My journey to fundraising started just over a year ago when my partner Tom and myself decided it was time to give something to the charity that gave so much to me. After a three-year battle with an eating disorder myself, I wanted to give something back to the charity that kept me alive and on the right track because I certainly wouldn't be where I am today without them. Both through the EDICT team in Prudhoe, and Beat’s advice centres, I was able to begin my journey of recovery a total of six years ago. I won’t say it was easy because that would be lying, but I can truthfully say that it was so worth it.

My partner and I chose the Great North Run to be our challenge because we knew it would be a push for us.
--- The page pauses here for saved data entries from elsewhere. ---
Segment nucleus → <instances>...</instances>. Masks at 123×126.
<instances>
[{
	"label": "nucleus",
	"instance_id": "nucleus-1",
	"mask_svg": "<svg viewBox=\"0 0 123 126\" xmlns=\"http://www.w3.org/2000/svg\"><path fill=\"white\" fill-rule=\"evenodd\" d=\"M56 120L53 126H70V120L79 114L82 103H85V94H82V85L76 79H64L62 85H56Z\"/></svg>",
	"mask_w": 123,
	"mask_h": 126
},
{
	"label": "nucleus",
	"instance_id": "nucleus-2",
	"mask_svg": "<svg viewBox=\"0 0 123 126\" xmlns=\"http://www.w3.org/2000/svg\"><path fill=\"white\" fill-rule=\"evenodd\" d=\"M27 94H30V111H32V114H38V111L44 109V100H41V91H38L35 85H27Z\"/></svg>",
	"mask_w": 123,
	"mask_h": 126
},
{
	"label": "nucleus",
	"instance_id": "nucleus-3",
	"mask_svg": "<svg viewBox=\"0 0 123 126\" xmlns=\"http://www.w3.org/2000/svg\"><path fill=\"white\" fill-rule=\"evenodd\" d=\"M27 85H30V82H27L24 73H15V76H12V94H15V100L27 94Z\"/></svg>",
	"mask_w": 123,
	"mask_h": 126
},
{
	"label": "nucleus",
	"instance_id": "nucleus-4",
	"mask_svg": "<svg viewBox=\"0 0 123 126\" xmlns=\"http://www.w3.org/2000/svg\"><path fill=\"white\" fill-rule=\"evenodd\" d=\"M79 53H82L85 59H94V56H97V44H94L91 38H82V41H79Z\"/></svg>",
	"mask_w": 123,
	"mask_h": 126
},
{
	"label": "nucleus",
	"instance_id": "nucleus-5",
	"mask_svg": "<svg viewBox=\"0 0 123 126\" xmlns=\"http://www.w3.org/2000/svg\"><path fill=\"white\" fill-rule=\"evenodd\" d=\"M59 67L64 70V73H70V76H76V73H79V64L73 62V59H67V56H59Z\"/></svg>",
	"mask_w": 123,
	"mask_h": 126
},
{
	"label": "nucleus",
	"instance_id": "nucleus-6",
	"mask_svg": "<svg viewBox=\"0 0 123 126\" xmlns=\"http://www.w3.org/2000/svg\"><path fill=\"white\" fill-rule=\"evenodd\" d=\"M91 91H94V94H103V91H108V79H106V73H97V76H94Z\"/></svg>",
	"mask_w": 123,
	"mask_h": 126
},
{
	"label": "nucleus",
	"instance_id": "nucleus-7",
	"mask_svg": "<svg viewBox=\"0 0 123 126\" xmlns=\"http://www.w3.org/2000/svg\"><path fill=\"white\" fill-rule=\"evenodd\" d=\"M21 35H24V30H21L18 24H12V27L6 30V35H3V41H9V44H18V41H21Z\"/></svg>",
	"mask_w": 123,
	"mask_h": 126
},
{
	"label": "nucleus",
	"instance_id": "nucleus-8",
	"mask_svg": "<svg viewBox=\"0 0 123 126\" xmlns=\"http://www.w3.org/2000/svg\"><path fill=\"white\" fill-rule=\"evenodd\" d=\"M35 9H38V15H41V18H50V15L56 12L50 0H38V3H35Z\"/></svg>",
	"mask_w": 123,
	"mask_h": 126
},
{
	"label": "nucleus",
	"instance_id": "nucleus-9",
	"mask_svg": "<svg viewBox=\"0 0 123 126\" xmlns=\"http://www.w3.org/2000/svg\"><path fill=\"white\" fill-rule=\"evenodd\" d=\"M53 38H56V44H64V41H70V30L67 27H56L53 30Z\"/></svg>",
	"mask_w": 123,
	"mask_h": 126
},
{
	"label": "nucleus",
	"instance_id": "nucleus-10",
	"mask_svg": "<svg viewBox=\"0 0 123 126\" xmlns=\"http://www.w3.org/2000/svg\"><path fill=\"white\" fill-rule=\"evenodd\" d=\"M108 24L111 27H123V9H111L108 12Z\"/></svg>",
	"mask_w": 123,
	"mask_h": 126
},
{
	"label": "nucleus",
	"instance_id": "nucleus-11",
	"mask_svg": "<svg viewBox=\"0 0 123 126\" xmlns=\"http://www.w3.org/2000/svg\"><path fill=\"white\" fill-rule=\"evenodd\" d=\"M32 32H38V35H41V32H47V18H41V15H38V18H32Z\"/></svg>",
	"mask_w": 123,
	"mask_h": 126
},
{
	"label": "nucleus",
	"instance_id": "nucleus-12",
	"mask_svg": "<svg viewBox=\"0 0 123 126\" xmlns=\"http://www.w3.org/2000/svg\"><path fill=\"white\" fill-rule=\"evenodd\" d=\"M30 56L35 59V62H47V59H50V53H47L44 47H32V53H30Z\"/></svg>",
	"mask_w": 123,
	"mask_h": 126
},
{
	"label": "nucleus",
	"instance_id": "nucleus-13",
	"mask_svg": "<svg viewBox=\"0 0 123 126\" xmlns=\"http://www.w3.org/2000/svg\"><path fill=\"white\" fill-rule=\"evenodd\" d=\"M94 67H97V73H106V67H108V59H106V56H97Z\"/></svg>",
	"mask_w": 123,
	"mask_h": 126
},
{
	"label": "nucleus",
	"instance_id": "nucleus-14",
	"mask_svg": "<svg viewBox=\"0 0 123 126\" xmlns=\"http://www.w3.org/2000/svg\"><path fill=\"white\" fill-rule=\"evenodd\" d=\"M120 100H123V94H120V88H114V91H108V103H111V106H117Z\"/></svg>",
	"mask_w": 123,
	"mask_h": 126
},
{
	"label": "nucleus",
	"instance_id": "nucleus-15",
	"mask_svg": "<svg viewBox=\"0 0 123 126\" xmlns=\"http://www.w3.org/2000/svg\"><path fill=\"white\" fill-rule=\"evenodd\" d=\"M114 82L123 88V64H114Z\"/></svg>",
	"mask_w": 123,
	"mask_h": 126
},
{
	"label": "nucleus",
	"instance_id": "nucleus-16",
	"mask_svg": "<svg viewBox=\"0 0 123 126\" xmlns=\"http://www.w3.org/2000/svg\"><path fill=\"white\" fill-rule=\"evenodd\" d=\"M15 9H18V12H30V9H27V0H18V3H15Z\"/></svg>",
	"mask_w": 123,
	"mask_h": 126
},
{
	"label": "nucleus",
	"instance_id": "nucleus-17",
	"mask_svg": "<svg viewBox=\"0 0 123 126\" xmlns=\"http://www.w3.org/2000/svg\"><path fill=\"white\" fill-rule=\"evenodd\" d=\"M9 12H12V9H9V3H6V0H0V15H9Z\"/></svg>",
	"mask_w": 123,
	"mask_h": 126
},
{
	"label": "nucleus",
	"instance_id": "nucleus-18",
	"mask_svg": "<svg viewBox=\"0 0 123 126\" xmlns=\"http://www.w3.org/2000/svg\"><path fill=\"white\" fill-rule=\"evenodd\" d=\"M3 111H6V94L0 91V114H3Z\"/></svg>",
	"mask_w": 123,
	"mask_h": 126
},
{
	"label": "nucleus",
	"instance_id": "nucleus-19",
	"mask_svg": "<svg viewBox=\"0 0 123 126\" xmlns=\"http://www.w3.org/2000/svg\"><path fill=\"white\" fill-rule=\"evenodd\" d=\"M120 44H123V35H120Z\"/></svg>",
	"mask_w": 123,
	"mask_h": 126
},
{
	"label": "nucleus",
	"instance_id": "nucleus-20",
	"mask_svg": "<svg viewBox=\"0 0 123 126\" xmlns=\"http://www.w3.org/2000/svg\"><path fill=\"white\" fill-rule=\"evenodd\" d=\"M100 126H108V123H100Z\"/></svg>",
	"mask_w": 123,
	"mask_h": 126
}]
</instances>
It was perfect as well because we are both into fitness and keeping ourselves healthy. It was also a great opportunity for me to learn how to use food to fuel myself whilst pushing both my mind and body to new limits.

The training was difficult; however, after hours of support from my boyfriend and family, I kept on going and as soon as I was beginning to see the results, I was hooked.

Thinking back to the day of the race, it all seems so surreal. To think that I was able to run a whole 13.1 miles this year, when I consider where I was six years ago, is incredible for me. Being able to raise around £800 for Beat is something that I will also cherish forever.

My boyfriend was incredible both throughout the entirety of training and the race. He held my hand over the start and finish line, constantly giving me support along the way.

Hearing now about what the money we have raised will help Beat do definitely makes all the blood, sweat and tears worth it. We’re still looking for the next challenge to take on, but for now it’s nice to remember with joy what we have already achieved.

For those of you reading this who have suffered, are suffering or know someone who is suffering: keep going and never give up. Fighting an eating disorder is very similar to running a half-marathon. There are points where you want to stop, where you feel like you can’t go on anymore, but after you hit each milestone you know it’s all worth it. And trust me, when you cross that finish line of recovery it’s the best feeling ever!